The main context uses a match pattern that pushes two contexts on the stack, with the rightmost context in the list becoming the topmost context on the stack. Once the typename context has popped itself off, the typedef_after_typename context will be at the top of the stack.

Also note above the use of anonymous contexts for brevity within the typename context.

PHP Heredocs

This example shows how to match against Heredocs in PHP. The match pattern in the main context captures the heredoc identifier, and the corresponding pop pattern in the heredoc context refers to this captured text with the \1 symbol:

name: PHP
scope: source.php

contexts:
  main:
    - match: <<<([A-Za-z][A-Za-z0-9_]*)
      push: heredoc

  heredoc:
    - meta_scope: string.unquoted.heredoc
    - match: ^\1;
        pop: true

Testing

When building a syntax definition, rather than manually checking scopes with the show_scope_name command, you can define a syntax test file that will do the checking for you:

// SYNTAX TEST "Packages/C/C.sublime-syntax"
#pragma once
// <- source.c meta.preprocessor.c++
 // <- keyword.control.import

// foo
// ^ source.c comment.line
// <- punctuation.definition.comment

/* foo */
// ^ source.c comment.block
// <- punctuation.definition.comment.begin
//     ^ punctuation.definition.comment.end

#include "stdio.h"
// <- meta.preprocessor.include.c++
//       ^ meta string punctuation.definition.string.begin
//               ^ meta string punctuation.definition.string.end
int square(int x)
// <- storage.type
//  ^ meta.function entity.name.function
//         ^ storage.type
{
    return x * x;
//  ^^^^^^ keyword.control
}

"Hello, World! // not a comment";
// ^ string.quoted.double
//                  ^ string.quoted.double - comment

To make one, follow these rules

  1. Ensure the file name starts with syntax_test_.
  2. Ensure the file is saved somewhere within the Packages directory: next to the corresponding .sublime-syntax file is a good choice.
  3. Ensure the first line of the file starts with: <comment_token> SYNTAX TEST "<syntax_file>". Note that the syntax file can either be a .sublime-syntax or .tmLanguage file.

Once the above conditions are met, running the build command with a syntax test or syntax definition file selected will run all the Syntax Tests, and show the results in an output panel.
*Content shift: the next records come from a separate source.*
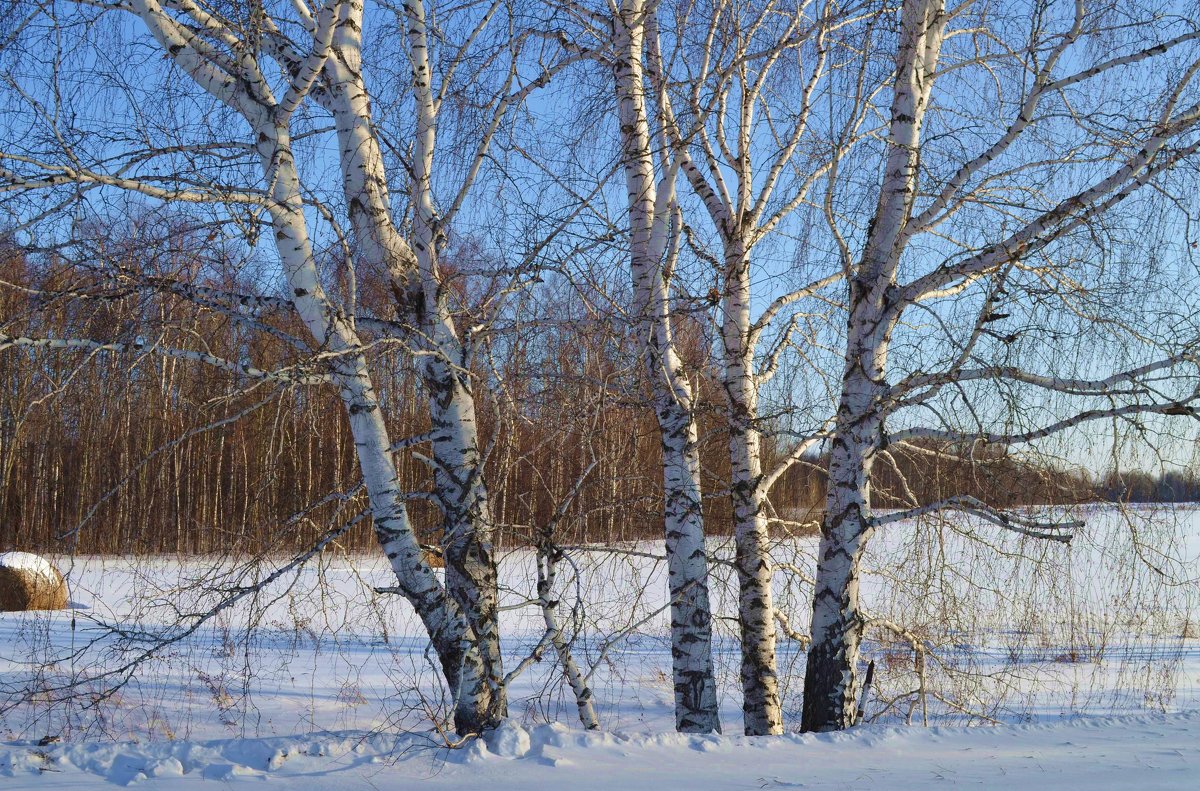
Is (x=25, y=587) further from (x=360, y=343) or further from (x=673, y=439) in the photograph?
(x=673, y=439)

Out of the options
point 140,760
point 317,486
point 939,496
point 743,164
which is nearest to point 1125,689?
point 939,496

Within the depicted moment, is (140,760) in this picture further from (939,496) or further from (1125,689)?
(1125,689)

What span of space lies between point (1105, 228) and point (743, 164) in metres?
2.09

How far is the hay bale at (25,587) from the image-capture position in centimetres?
988

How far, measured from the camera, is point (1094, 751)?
4.27m

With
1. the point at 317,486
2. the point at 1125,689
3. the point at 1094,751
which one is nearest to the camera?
the point at 1094,751

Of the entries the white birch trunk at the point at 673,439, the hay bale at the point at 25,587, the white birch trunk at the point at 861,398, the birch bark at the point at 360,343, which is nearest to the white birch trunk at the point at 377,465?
the birch bark at the point at 360,343

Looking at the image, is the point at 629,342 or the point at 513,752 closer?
the point at 513,752

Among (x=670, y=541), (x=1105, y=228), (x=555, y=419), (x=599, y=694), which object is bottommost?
(x=599, y=694)

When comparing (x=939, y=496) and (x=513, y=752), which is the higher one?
(x=939, y=496)

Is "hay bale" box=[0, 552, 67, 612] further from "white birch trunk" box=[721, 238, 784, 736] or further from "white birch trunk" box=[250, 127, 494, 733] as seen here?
"white birch trunk" box=[721, 238, 784, 736]

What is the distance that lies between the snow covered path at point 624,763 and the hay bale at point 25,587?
21.6 ft

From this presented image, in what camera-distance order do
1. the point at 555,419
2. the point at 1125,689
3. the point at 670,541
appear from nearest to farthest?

Next Result (F4) can be used to navigate to the first failing test.

Each test in the syntax test file must first start the comment token (established on the first line, it doesn't actually have to be a comment according to the syntax), and then either a ^ or <- token.

The two types of tests are:

  • Caret: ^ this will test the following selector against the scope on the most recent non-test line. It will test it at the same column the ^ is in. Consecutive ^s will test each column against the selector.
  • Arrow: <- this will test the following selector against the scope on the most recent non-test line. It will test it at the same column as the comment character is in.